Given data:

↓↓↓

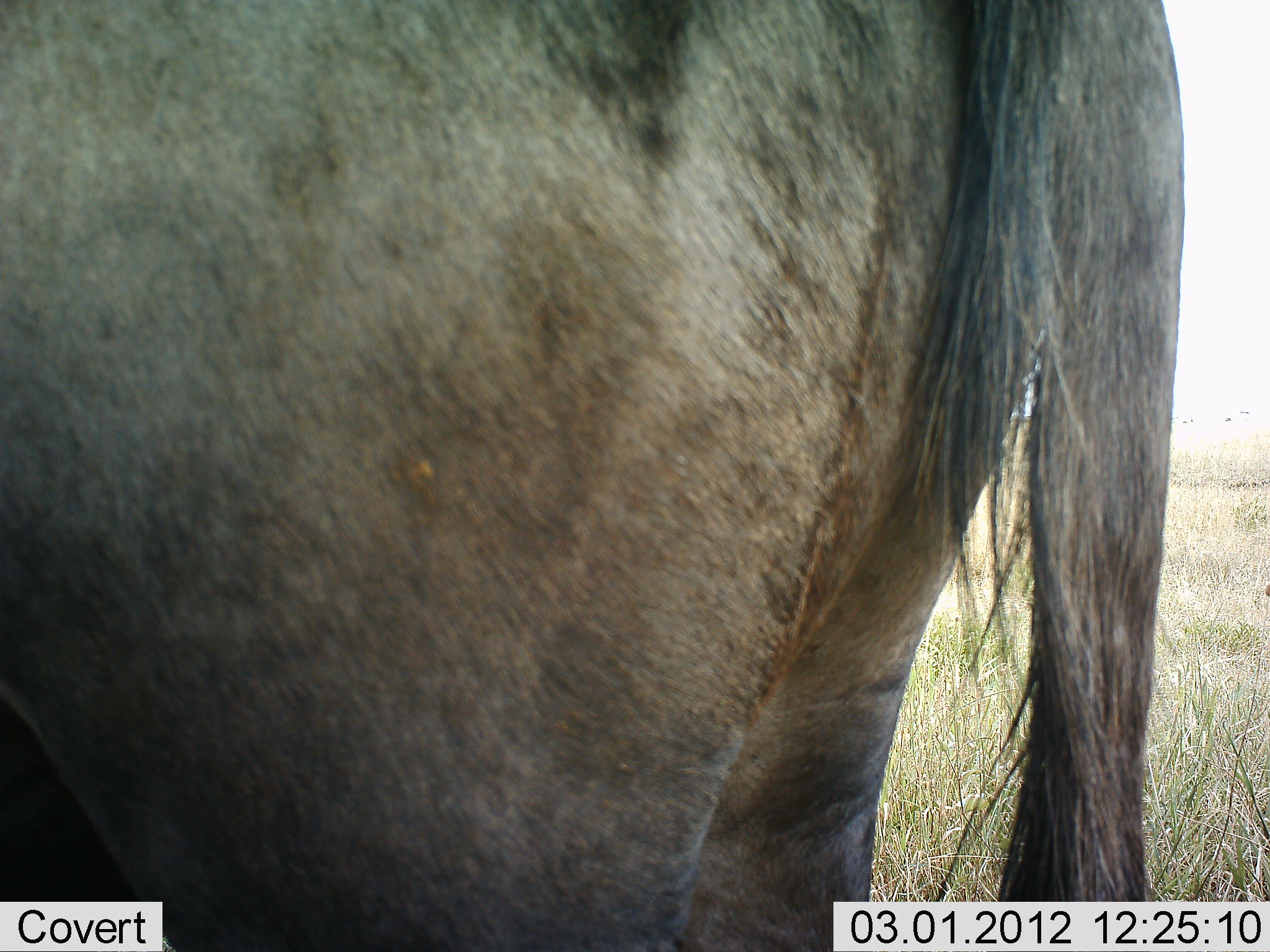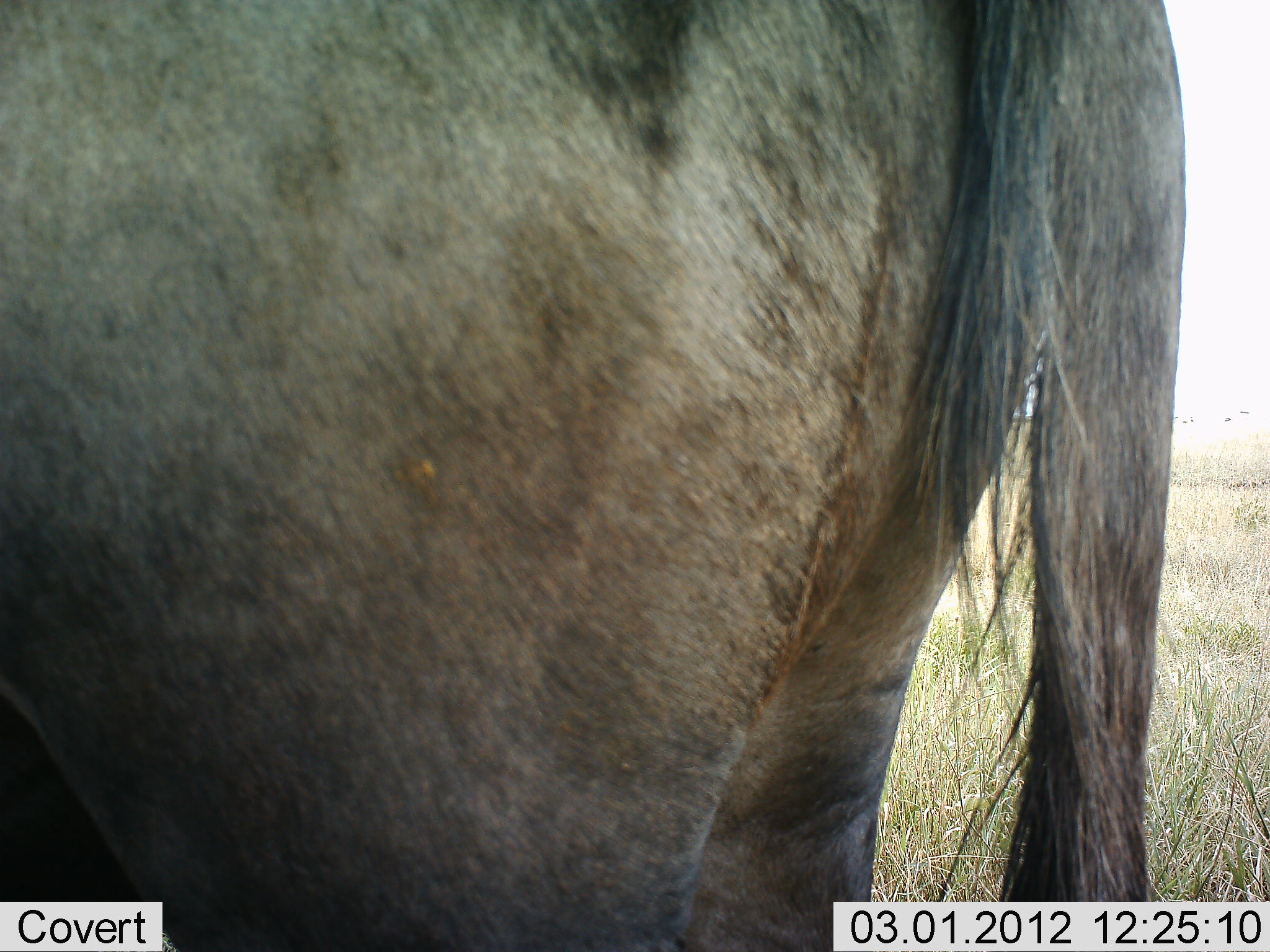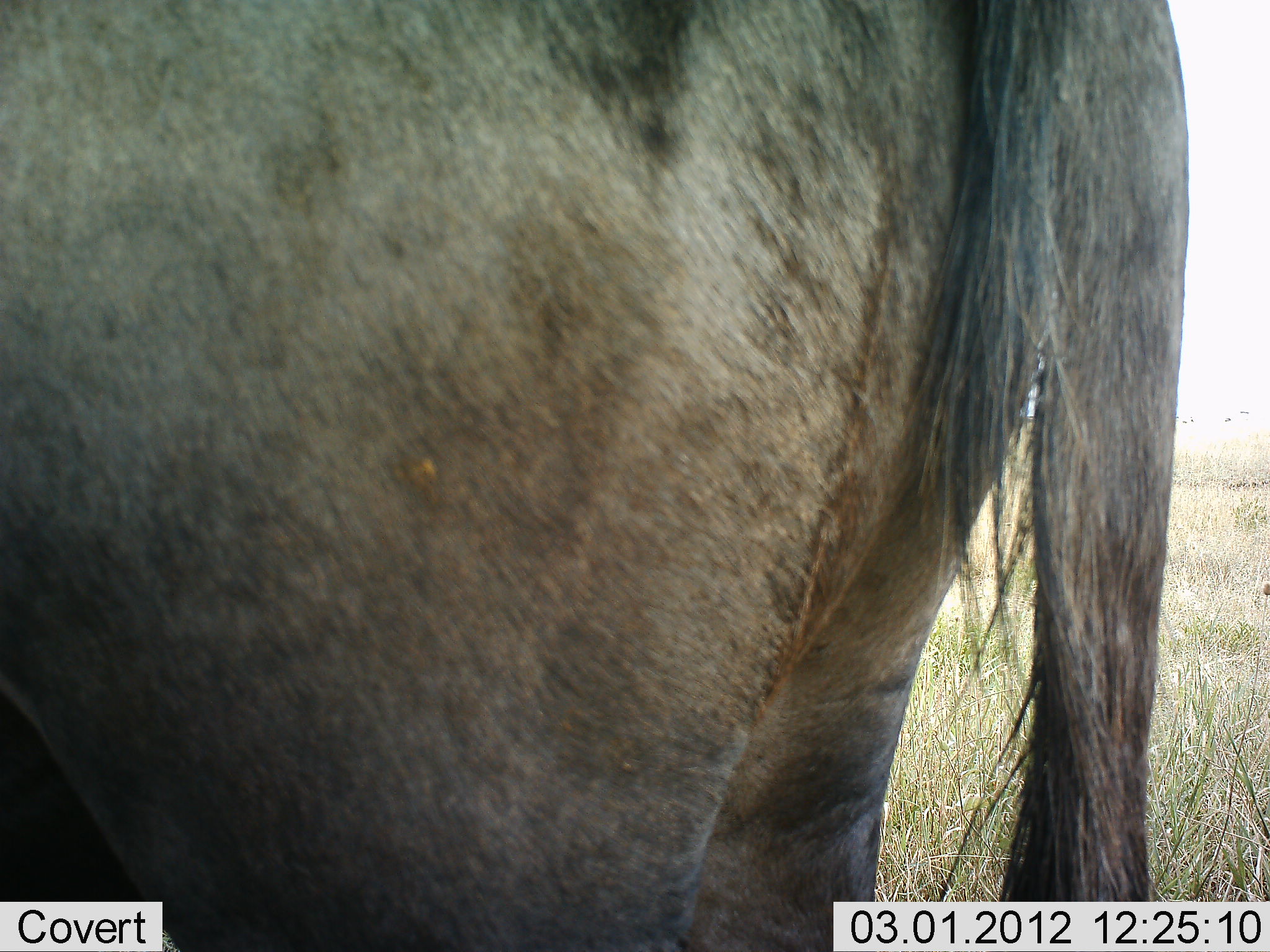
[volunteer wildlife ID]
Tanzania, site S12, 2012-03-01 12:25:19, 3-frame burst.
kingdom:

↑↑↑

Work instructions:
Only the pictures are to be left out; repeat all other material exactly.

Response for this exercise:
[volunteer wildlife ID]
Tanzania, site S12, 2012-03-01 12:25:19, 3-frame burst.
kingdom:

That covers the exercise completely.